— Consegne —
1. Cita fedelmente dal testo sul capitalismo il passo che inizia con le parole contenenti "Lo sfruttamento senza" e termina con "non basta più!".
2. Secondo il testo sul capitalismo, al servizio di chi deve essere un governo?

— Testo di riferimento —
==============================

Lo sfruttamento senza riguardo delle risorse naturali e l’oppressione mirata di popolazioni in tutto il mondo non sono il risultato di un capitalismo malato, bensì la sua ragion d’essere. Rappresentano il terreno fertile su cui ottenere smisurate quote di crescita e profitto. Le crisi economiche mondiali sono sotto quest’ottica logiche e nient’ altro che un meccanismo di regolazione. L’economia e i governi, facendo parte di questo sistema, lottano con veemenza per la sua sopravvivenza, incuranti delle devastanti conseguenze. Il prossimo collasso del sistema capitalista è prevedibile. Il solo indignarsi ormai non basta più!
Indignarsi ieri – resistenza oggi
Un
 governo deve essere al servizio del popolo e non viceversa. E come 
governo ha da rappresentare gli interessi di tutto il popolo. Non è 
assolutamente di nostro interesse che esistano posti di lavoro mal 
retribuiti e miserabili condizioni di lavoro nonostante guadagni da 
primato, che ci sia penuria di alloggi pagabili nonostante il boom delle
 costruzioni, che facilitazioni tributarie per le cosiddette elite 
portino allo smantellamento nell’assistenza sociale e nell’educazione.
Giorno
 per giorno possiamo notare quali sono gli interessi che sono 
effettivamente salvaguardati, e quali rapporti di dipendenza sono nati a
 causa della neoliberalizzazione degli ultimi decenni. Prendiamo come 
esempio lo spostamento della produzione verso paesi non aventi leggi 
protettive del lavoro e leggi per la tutela dell’ ambiente. Minacce di 
spostamento della produzione da parte di grandi consorzi fanno già da 
molto tempo parte del loro repertorio di argomentazione. O le enormi 
somme di denaro pubblico stanziate a favore di istituti finanziari 
internazionali. Come conseguenza la guerra condotta contro lo stato 
sociale ha raggiunto nuove dimensioni, mentre i diritti costituzionali 
sono messi allo sbaraglio. I responsabili di tutto ciò invece continuano
 ad approfittare delle sofferenze e della povertà altrui.

==============================

— Materiale estratto —
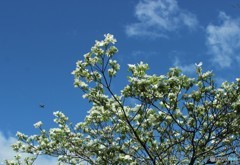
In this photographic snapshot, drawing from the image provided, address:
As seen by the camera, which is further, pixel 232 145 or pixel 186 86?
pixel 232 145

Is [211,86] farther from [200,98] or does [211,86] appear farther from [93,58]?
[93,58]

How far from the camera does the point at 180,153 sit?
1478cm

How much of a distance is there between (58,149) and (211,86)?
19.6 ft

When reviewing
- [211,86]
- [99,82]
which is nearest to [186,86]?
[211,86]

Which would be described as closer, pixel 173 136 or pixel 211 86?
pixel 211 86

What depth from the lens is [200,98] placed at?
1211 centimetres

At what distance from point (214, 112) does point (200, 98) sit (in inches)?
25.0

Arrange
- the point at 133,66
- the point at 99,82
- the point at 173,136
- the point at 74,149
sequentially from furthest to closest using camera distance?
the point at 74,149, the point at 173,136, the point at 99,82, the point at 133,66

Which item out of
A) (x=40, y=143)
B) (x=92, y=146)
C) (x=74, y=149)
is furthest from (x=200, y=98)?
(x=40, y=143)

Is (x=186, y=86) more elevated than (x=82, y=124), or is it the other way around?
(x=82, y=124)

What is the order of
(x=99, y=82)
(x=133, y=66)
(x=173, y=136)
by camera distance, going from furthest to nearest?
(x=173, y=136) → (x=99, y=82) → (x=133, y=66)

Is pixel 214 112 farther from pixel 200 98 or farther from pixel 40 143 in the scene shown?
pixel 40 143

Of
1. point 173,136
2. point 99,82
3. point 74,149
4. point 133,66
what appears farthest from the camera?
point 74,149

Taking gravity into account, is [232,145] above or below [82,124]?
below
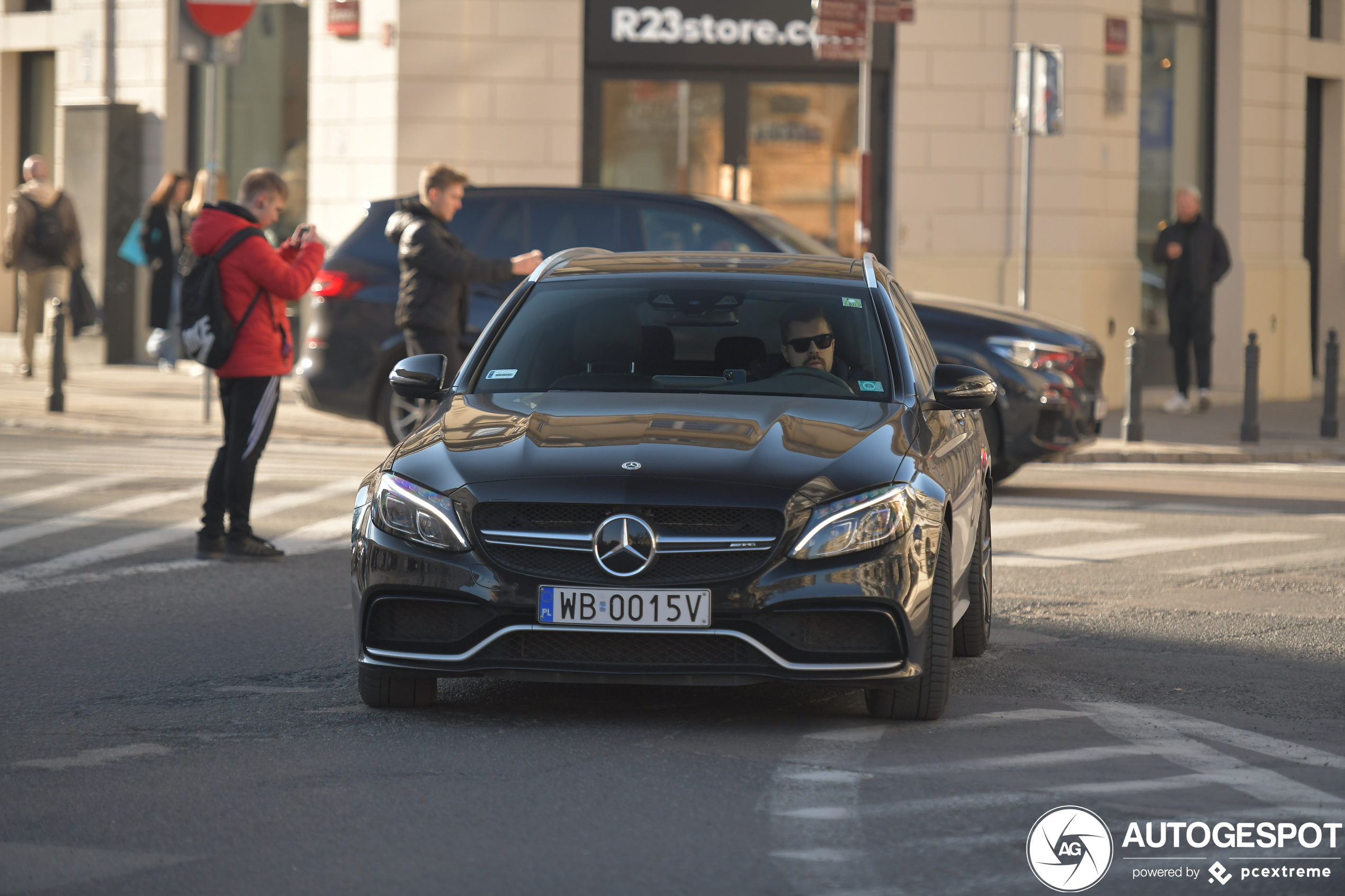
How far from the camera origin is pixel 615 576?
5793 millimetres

==============================

— Risposte corrette —
1.
Lo sfruttamento senza riguardo delle risorse naturali e l’oppressione mirata di popolazioni in tutto il mondo non sono il risultato di un capitalismo malato, bensì la sua ragion d’essere. Rappresentano il terreno fertile su cui ottenere smisurate quote di crescita e profitto. Le crisi economiche mondiali sono sotto quest’ottica logiche e nient’ altro che un meccanismo di regolazione. L’economia e i governi, facendo parte di questo sistema, lottano con veemenza per la sua sopravvivenza, incuranti delle devastanti conseguenze. Il prossimo collasso del sistema capitalista è prevedibile. Il solo indignarsi ormai non basta più!

2. Un governo deve essere al servizio del popolo e non viceversa.